My focus was on games and randomization. Ideally, simple stuff. But... under the hood, it's not simple. I've spent some time (not much, and not in much depth) looking at the tip of this iceberg. 

It served me as an incentive to dive just a little more deeply into a topic, like math or a programming language or a statistical tool.

Tuesday, April 7, 2020

Why Isn't COBOL Dead? Or Why Didn't It Evolve?

Here's part of the question:
Why didn't COBOL evolve more successfully?
FORTRAN, OTOH, has survived precisely because it--and more importantly, related tools, esp compilers--has evolved to solve/overcome many (certainly not all!) of the sorts of pain-points you describe, while retaining the significant performance edge that (IMHO, ICBW) prevents challengers (e.g., Python) from dislodging it for tasks like (e.g.) running dynamical models (esp weather forecasting).
In short, why is FORTRAN still OK? Why is COBOL not still OK?

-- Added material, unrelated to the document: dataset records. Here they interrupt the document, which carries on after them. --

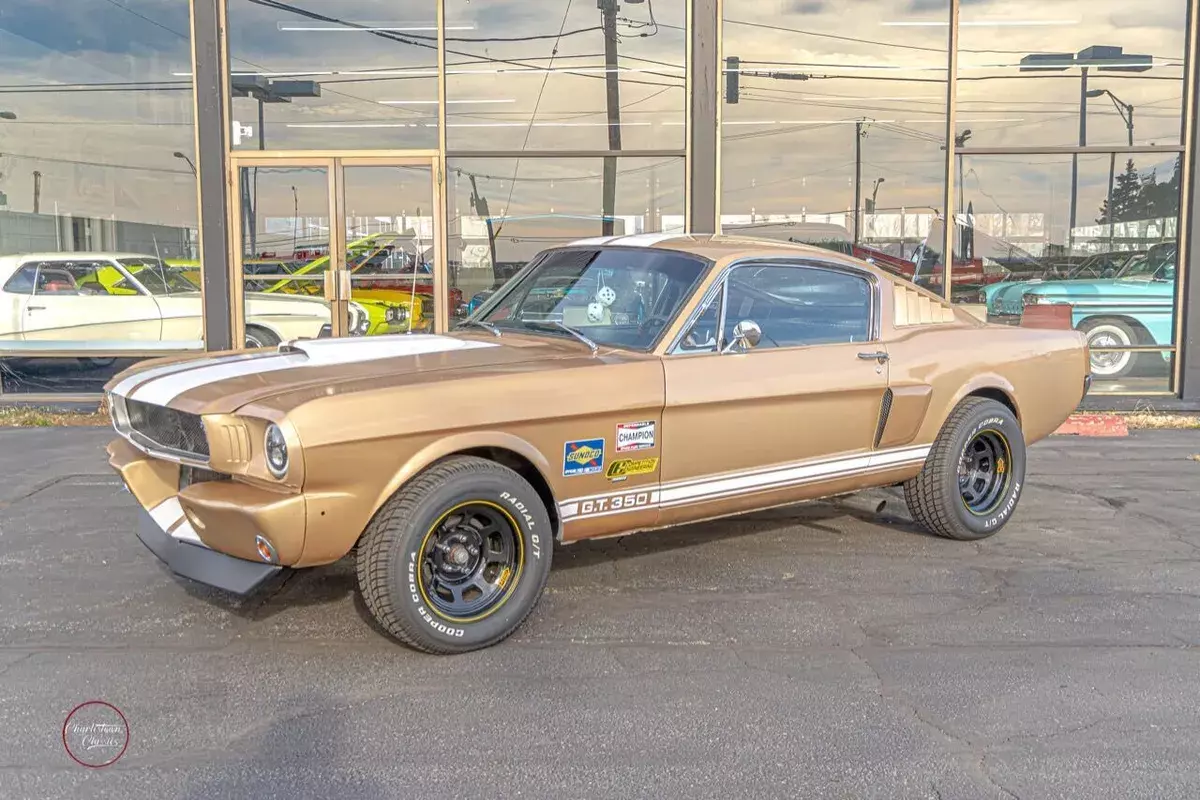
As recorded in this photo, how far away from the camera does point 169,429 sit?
13.2 feet

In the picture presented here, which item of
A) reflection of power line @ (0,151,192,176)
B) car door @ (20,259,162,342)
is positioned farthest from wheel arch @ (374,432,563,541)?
reflection of power line @ (0,151,192,176)

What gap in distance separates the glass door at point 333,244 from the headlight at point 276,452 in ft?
22.6

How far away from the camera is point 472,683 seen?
3670mm

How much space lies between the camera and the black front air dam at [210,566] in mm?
3744

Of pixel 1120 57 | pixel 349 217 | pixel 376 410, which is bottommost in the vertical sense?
pixel 376 410

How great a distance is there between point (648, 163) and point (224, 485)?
740cm

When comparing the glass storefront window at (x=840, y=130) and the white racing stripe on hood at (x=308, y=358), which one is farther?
the glass storefront window at (x=840, y=130)

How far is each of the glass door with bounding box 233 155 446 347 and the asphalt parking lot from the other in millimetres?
4856

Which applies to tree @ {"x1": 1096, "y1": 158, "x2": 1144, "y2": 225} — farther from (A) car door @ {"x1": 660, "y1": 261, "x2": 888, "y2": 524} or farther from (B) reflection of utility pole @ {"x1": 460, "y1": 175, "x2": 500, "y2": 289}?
(A) car door @ {"x1": 660, "y1": 261, "x2": 888, "y2": 524}

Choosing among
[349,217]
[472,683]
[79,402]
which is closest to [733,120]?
[349,217]

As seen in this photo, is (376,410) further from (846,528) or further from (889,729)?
(846,528)

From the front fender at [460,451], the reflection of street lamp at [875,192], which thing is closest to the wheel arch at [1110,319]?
the reflection of street lamp at [875,192]

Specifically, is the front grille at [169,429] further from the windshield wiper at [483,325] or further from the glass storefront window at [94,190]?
the glass storefront window at [94,190]

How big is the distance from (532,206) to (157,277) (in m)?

Actually, I'd venture to say the stories of these languages are essentially identical. They're both used because they have significant legacy implementations.

There's a distinction, that I think might be relevant to the "revulsion factor."

Folks don't find Fortran quite so revolting because it's sequestered into libraries where we don't really have to look at it. It's often wrapped into SciPy. The GCC compiler system handles it and we're happy.

COBOL, however, isn't sequestered into libraries with tidy Python wrappers and Conda installers. COBOL is the engine of enterprise applications.

Also. COBOL is used by organizations that suffer from high amounts of technical inertia, which makes the language a kind of bellwether for the rest of the organization. The organization changes slowly (or not at all) and the language changes at an even more tectonic pace.

This is a consequence of very large organizations with regulatory advantages. Governments, for example, regulate themselves into permanence. Other highly-regulated industries like banks and insurance companies can move slowly and tolerate the stickiness of COBOL.

Also.

For a FORTRAN library function that does something useful, it's not utterly mysterious. There's often a crisp mathematical definition, and a way to test the implementation. There are no quirks.

For a COBOL program that does something required by law, there can still be absolutely opaque mysteries and combinations of features without acceptable unit test cases. This isn't for lack of trying. It's the nature of "application" vs. "subroutine."

The special case and exceptions have to live somewhere. They live in the application.

For FORTRAN, the exceptions are in the Python wrapper using numpy using FORTRAN.

For COBOL, the exceptions are in the COBOL  Somewhere.